▶ [Entries shown]:

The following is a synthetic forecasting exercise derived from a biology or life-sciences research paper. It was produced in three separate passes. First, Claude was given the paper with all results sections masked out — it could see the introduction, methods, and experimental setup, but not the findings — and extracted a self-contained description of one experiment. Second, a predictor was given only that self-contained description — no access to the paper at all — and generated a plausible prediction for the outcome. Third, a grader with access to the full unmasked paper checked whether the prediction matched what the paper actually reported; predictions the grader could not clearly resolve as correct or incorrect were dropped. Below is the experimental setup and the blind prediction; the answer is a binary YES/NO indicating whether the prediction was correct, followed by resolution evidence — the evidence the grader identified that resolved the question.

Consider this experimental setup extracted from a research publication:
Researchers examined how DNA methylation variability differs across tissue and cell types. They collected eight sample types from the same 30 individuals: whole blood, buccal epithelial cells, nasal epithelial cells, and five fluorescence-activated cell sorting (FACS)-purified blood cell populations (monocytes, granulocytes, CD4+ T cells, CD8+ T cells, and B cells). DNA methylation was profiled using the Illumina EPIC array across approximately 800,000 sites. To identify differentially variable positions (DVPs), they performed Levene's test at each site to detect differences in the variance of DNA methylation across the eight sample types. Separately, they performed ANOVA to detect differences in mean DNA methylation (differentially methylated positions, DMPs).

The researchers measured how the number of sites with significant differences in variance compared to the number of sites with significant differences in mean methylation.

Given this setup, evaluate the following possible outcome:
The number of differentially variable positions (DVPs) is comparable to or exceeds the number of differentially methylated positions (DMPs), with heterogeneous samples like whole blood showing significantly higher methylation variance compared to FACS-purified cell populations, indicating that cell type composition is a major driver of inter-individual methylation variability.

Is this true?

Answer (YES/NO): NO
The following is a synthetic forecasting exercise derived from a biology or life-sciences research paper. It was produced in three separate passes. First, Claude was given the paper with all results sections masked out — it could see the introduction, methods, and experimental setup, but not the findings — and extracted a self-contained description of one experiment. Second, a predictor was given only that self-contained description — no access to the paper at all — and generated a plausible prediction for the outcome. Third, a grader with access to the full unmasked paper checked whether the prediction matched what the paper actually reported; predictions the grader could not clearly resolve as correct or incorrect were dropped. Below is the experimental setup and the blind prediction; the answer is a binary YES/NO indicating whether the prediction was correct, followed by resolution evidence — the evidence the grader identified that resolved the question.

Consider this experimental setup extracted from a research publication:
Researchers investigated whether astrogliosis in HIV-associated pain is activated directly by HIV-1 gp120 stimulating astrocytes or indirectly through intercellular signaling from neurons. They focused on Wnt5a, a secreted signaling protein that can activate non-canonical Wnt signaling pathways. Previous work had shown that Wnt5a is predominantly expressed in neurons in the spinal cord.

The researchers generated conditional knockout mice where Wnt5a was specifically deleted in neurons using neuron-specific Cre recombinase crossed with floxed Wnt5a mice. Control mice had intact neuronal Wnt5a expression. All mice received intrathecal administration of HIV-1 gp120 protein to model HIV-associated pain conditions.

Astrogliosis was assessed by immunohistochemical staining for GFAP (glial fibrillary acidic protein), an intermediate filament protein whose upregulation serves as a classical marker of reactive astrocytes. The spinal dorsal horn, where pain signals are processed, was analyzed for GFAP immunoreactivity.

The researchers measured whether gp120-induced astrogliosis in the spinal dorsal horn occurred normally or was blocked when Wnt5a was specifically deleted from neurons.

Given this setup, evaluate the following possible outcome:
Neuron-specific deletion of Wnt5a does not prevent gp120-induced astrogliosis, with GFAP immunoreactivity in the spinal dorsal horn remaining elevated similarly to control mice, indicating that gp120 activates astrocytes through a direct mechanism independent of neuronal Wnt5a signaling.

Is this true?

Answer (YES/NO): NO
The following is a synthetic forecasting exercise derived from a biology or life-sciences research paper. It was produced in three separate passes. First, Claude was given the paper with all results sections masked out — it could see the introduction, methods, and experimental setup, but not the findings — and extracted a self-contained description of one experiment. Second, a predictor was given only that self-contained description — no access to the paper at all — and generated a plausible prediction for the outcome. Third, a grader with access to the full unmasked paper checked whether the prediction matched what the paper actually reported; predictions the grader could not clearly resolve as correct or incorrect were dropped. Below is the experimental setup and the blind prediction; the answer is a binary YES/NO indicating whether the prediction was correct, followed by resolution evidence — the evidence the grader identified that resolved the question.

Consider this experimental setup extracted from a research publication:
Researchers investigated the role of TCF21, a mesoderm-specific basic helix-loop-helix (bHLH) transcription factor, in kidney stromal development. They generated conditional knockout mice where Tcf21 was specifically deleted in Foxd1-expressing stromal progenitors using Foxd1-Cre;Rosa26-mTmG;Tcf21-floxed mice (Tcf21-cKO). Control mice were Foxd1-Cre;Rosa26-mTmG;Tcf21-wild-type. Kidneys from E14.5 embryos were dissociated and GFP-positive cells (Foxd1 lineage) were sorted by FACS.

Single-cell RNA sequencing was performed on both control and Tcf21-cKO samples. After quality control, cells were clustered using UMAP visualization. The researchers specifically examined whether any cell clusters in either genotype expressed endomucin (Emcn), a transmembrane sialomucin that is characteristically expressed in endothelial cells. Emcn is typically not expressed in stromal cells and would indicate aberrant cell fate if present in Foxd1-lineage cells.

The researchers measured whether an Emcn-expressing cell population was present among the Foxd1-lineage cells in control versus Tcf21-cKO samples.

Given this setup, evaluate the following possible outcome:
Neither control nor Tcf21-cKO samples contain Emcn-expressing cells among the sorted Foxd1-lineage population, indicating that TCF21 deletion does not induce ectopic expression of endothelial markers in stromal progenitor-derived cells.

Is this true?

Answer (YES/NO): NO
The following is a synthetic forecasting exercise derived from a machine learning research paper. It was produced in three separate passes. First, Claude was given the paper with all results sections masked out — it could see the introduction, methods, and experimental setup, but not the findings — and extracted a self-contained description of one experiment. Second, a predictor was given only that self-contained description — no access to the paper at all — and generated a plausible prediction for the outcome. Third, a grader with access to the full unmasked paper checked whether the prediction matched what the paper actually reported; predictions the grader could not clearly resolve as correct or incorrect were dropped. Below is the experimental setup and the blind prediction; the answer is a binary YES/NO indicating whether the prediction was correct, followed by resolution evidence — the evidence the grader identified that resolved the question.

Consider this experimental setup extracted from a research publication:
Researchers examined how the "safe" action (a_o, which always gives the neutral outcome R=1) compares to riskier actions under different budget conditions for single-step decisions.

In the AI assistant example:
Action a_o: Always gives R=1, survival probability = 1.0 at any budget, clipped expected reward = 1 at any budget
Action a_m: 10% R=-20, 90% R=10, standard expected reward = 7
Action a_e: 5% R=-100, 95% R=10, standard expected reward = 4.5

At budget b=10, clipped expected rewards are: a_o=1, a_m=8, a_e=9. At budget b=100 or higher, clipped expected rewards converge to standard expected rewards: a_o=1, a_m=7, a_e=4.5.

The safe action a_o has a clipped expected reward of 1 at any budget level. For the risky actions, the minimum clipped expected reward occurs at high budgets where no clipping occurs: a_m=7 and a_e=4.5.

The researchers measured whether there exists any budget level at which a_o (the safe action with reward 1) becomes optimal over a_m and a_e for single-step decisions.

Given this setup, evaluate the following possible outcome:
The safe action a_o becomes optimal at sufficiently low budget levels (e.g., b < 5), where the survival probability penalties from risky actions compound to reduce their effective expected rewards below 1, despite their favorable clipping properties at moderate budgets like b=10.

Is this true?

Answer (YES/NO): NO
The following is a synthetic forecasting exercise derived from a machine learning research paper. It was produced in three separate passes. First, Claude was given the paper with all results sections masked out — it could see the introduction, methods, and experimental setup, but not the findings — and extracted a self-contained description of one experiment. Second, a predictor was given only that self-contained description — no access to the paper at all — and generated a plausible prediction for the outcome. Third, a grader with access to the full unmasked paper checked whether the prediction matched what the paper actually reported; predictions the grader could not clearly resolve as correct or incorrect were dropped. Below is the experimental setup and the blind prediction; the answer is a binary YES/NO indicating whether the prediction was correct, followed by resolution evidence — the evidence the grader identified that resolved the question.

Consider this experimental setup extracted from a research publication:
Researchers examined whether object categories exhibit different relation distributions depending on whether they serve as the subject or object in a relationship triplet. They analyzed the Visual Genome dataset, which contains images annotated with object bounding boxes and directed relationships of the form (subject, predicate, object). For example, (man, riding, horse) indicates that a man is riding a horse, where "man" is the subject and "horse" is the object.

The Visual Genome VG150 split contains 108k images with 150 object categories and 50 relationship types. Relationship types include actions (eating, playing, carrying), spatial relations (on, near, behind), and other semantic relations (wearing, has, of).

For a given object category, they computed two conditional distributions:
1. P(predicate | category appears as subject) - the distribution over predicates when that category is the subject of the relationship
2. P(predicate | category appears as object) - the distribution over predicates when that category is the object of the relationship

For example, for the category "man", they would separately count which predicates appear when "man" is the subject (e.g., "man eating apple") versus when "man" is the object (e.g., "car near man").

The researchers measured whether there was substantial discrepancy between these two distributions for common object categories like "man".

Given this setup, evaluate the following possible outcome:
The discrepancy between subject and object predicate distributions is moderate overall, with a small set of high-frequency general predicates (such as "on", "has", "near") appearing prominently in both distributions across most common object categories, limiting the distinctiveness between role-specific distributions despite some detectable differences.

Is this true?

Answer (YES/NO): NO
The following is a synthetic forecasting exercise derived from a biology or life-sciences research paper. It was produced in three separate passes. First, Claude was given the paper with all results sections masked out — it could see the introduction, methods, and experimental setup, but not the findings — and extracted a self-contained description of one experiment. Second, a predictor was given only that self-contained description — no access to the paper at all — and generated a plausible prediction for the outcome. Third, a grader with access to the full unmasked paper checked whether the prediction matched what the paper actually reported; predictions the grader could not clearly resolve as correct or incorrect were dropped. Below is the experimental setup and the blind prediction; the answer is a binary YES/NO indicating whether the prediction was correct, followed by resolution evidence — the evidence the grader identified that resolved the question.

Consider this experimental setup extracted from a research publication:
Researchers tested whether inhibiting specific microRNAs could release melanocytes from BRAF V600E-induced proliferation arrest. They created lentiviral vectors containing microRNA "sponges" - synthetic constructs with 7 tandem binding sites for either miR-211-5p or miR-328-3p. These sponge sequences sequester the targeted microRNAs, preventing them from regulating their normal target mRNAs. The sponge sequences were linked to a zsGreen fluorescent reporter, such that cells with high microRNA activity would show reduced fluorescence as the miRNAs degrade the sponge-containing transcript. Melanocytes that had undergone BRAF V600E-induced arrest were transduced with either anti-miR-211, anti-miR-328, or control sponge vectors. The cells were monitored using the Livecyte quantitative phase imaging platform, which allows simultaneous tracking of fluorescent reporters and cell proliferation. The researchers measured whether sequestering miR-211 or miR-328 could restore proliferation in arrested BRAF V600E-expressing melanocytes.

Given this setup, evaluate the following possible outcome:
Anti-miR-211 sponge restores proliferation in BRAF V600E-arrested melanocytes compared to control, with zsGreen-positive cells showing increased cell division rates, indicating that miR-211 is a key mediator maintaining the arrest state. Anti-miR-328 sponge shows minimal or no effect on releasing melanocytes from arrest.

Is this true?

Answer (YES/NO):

▶ [Task statement]: Every line above that holds "probability" should be copied out.

▶ [Written answer]:
Action a_o: Always gives R=1, survival probability = 1.0 at any budget, clipped expected reward = 1 at any budget
The safe action a_o becomes optimal at sufficiently low budget levels (e.g., b < 5), where the survival probability penalties from risky actions compound to reduce their effective expected rewards below 1, despite their favorable clipping properties at moderate budgets like b=10.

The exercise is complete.